How to master the AWK command for processing texts under Linux?

The AWK command is a powerful and versatile tool for processing and transforming text data in Linux. Whether you need to extract information, filter lines, reformat output, or perform calculations, AWK can simplify your work with just a few lines of code. In this article, you will learn how to use the AWK command for text manipulation in Linux.

What is the AWK command?

The AWK Programming Language.svg

The AWK command is an interpreted programming language that runs in the Linux terminal. Its name comes from the initials of its creators: Alfred Aho, Peter Weinberger, and Brian Kernighan. AWK was originally designed to handle files structured with delimiter-separated fields, such as CSV files or /etc/passwd files. However, AWK can also manipulate more complex text files, such as HTML or XML files. AWK is not an object-oriented programming language , but it allows the definition of local and global functions and variables. It also has control structures such as loops and conditional statements.

The general syntax of the AWK command is as follows:

awk [options] 'program' [files]

The program is a sequence of instructions that define patterns to search for in each line of the file and actions to perform when a pattern is found. Options allow you to modify the behavior of the AWK command, such as choosing the field delimiter or the output format.
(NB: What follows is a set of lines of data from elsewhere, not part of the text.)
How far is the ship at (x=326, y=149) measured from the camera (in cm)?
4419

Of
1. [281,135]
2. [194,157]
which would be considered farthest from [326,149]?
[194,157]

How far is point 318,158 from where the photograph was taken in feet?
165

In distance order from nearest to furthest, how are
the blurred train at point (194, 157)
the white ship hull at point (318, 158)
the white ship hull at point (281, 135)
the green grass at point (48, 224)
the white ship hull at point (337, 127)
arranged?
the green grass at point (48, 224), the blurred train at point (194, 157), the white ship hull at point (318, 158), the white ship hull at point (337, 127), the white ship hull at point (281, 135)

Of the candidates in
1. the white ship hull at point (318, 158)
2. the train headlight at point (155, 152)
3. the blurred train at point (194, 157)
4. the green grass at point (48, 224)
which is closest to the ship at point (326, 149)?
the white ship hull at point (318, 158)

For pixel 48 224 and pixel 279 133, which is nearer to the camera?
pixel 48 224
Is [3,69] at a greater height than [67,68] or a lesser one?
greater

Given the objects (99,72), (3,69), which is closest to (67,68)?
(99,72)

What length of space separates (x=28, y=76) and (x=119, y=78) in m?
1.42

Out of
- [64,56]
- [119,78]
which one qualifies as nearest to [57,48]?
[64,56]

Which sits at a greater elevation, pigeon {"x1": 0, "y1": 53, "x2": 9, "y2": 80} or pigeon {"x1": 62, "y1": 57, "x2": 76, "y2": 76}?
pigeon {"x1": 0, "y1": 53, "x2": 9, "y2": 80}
How do I print text using the AWK command?

How to Use the Awk Command on Linux

The AWK command can be used to print a message to the terminal based on a pattern in the text. If you run the AWK command without any pattern and just a print command, AWK will print the message every time you press Enter.

For example, if you type:

awk '{print "Hello"}'

And if you press Enter several times, you get:

Hello Hello Hello

To stop the AWK command, you can press Ctrl+C.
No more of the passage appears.